» **SELECTED EXTRACT**
For the Respondent: Mr.E.Walker, Home Office Presenting Officer.
DECISION AND REASONS
Introduction
1. The appellant is a national of Mauritius. On 5 September 2013 she applied for confirmation of her right to reside permanently by reason of European Treaty provisions, namely, the Citizenship Directive. This is implemented domestically in the Immigration (European Economic Area) Regulations 2006 (hereinafter referred to as `the 2006 regulations').
2. Her application was refused on 14 January 2014. Her appeal was heard by First-tier Immigration Judge Barker on 27 August 2014. In a decision promulgated on 16 September 2014 it was dismissed under the 2006 Regulations and on human rights grounds. She has been granted permission to appeal to the Upper Tribunal in relation to the application of European law.
The facts
3. The facts are not in dispute. In March 2004 she `met' a Mr Permall online. He is a French national born on 20 April 1979 and he had been living in the United Kingdom with his father since the age of 16. Mr Permall had been working in the United Kingdom since 2003. In June 2007 the appellant came to the United Kingdom with leave for six months and her relationship with Mr Permall continued to develop.
4. Believing it would help the appellant's immigration status Mr Permall obtained British citizenship. His certificate of nationalisation is dated 28 February 2008.

» **SUPPLIED MATERIAL**
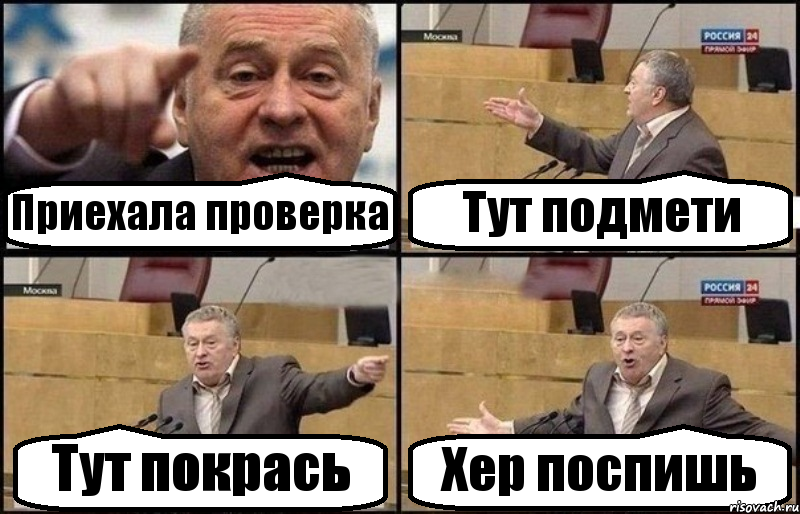 Приехала проверка

Москва

РОССИЯ 24
ПРЯМОЙ ЭФИР

Тут подмети

Москва

Тут покрась

РОССИЯ 24
ПРЯМОЙ ЭФИР

Хер поспишь

risovach.ru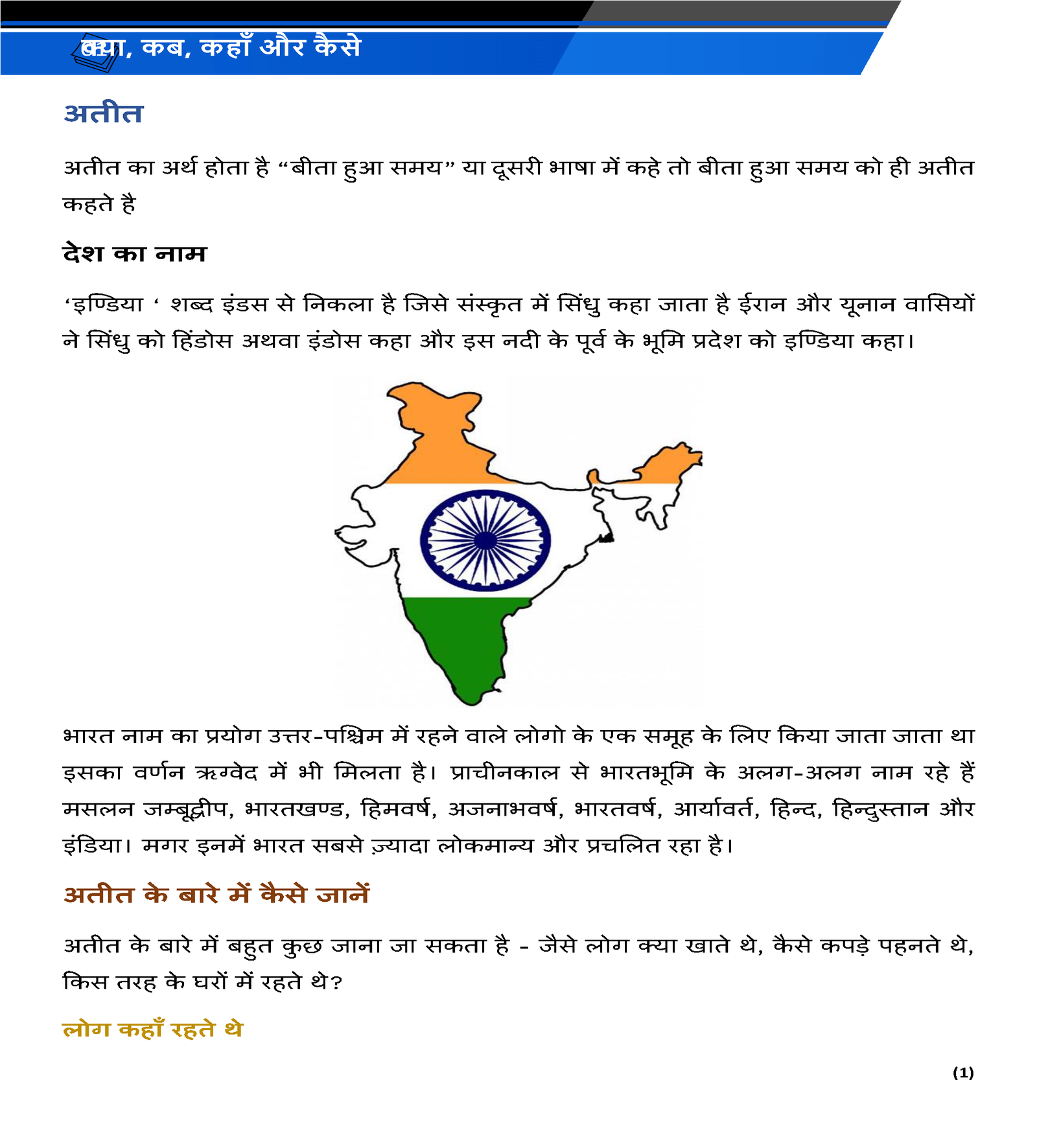 क्या, कब, कहाँ और कैसे

अतीत

अतीत का अर्थ होता है “बीता हुआ समय” या दूसरी भाषा में कहे तो बीता हुआ समय को ही अतीत कहते है

देश का नाम

‘इण्डिया ‘ शब्द इंडस से निकला है जिसे संस्कृत में सिंधु कहा जाता है ईरान और यूनान वासियों ने सिंधु को हिंडोस अथवा इंडोस कहा और इस नदी के पूर्व के भूमि प्रदेश को इण्डिया कहा।

भारत नाम का प्रयोग उत्तर-पश्चिम में रहने वाले लोगो के एक समूह के लिए किया जाता जाता था इसका वर्णन ऋग्वेद में भी मिलता है। प्राचीनकाल से भारतभूमि के अलग-अलग नाम रहे हैं मसलन जम्बूद्वीप, भारतखण्ड, हिमवर्ष, अजनाभवर्ष, भारतवर्ष, आर्यावर्त, हिन्द, हिन्दुस्तान और इंडिया। मगर इनमें भारत सबसे ज़्यादा लोकमान्य और प्रचलित रहा है।

अतीत के बारे में कैसे जानें

अतीत के बारे में बहुत कुछ जाना जा सकता है - जैसे लोग क्या खाते थे, कैसे कपड़े पहनते थे, किस तरह के घरों में रहते थे?

लोग कहाँ रहते थे

(1)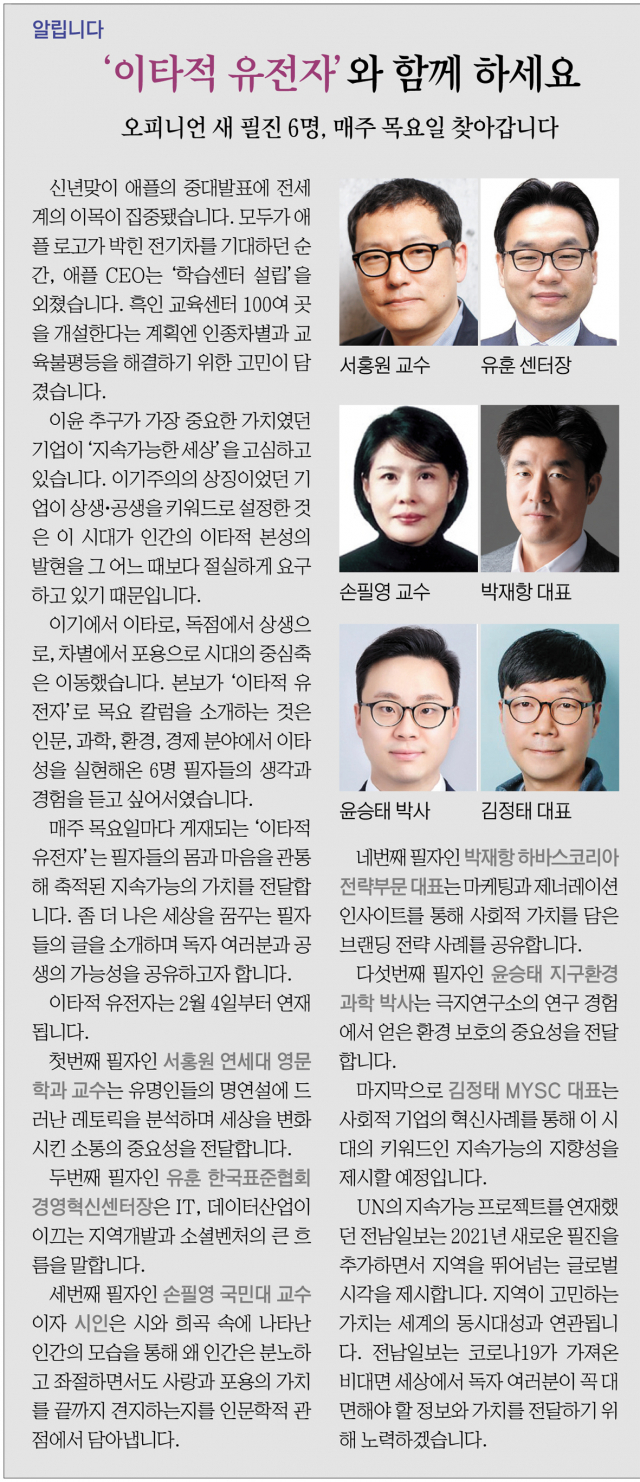 알립니다

'이타적 유전자'와 함께 하세요

오피니언 새 필진 6명, 매주 목요일 찾아갑니다

신년맞이 애플의 중대발표에 전세계의 이목이 집중됐습니다. 모두가 애플 로고가 박힌 전기차를 기대하던 순간, 애플 CEO는 '학습센터 설립'을 외쳤습니다. 흑인 교육센터 100여 곳을 개설한다는 계획엔 인종차별과 교육불평등을 해결하기 위한 고민이 담겼습니다.

이윤 추구가 가장 중요한 가치였던 기업이 '지속가능한 세상'을 고심하고 있습니다. 이기주의의 상징이었던 기업이 상생·공생을 키워드로 설정한 것은 이 시대가 인간의 이타적 본성의 발현을 그 어느 때보다 절실하게 요구하고 있기 때문입니다.

이기에서 이타로, 독점에서 상생으로, 차별에서 포용으로 시대의 중심축은 이동했습니다. 본보가 '이타적 유전자'로 목요 칼럼을 소개하는 것은 인문, 과학, 환경, 경제 분야에서 이타성을 실현해온 6명 필자들의 생각과 경험을 듣고 싶어서였습니다.

매주 목요일마다 게재되는 '이타적 유전자'는 필자들의 몸과 마음을 관통해 축적된 지속가능의 가치를 전달합니다. 좀 더 나은 세상을 꿈꾸는 필자들의 글을 소개하며 독자 여러분과 공생의 가능성을 공유하고자 합니다.

이타적 유전자는 2월 4일부터 연재됩니다.

첫번째 필자인 서홍원 연세대 영문학과 교수는 유명인들의 명연설에 드러난 레토릭을 분석하며 세상을 변화시킨 소통의 중요성을 전달합니다.

두번째 필자인 유훈 한국표준협회 경영혁신센터장은 IT, 데이터산업이 이끄는 지역개발과 소셜벤처의 큰 흐름을 말합니다.

세번째 필자인 손필영 국민대 교수이자 시인은 시와 희곡 속에 나타난 인간의 모습을 통해 왜 인간은 분노하고 좌절하면서도 사랑과 포용의 가치를 끝까지 견지하는지를 인문학적 관점에서 담아냅니다.

서홍원 교수

유훈 센터장

손필영 교수

박재항 대표

윤승태 박사

김정태 대표

네번째 필자인 박재항 하바스코리아 전략부문 대표는 마케팅과 제너레이션 인사이트를 통해 사회적 가치를 담은 브랜딩 전략 사례를 공유합니다.

다섯번째 필자인 윤승태 지구환경과학 박사는 극지연구소의 연구 경험에서 얻은 환경 보호의 중요성을 전달합니다.

마지막으로 김정태 MYSC 대표는 사회적 기업의 혁신사례를 통해 이 시대의 키워드인 지속가능의 지향성을 제시할 예정입니다.

UN의 지속가능 프로젝트를 연재했던 전남일보는 2021년 새로운 필진을 추가하면서 지역을 뛰어넘는 글로벌 시각을 제시합니다. 지역이 고민하는 가치는 세계의 동시대성과 연관됩니다. 전남일보는 코로나19가 가져온 비대면 세상에서 독자 여러분이 꼭 대면해야 할 정보와 가치를 전달하기 위해 노력하겠습니다.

» **TASKS AND EXERCISES**
a: According to the tribunal decision, on what date was the appellant's application refused?
b: Please rewrite the stretch of the tribunal decision from "2. Her application" through "continued to develop.", putting "the UK" in place of "the United Kingdom".
The lines come from a different source than the tribunal decision.

» **ANSWER LIST**
a: 14 January 2014.

b:
2. Her application was refused on 14 January 2014. Her appeal was heard by First-tier Immigration Judge Barker on 27 August 2014. In a decision promulgated on 16 September 2014 it was dismissed under the 2006 Regulations and on human rights grounds. She has been granted permission to appeal to the Upper Tribunal in relation to the application of European law.
The facts
3. The facts are not in dispute. In March 2004 she `met' a Mr Permall online. He is a French national born on 20 April 1979 and he had been living in the UK with his father since the age of 16. Mr Permall had been working in the UK since 2003. In June 2007 the appellant came to the UK with leave for six months and her relationship with Mr Permall continued to develop.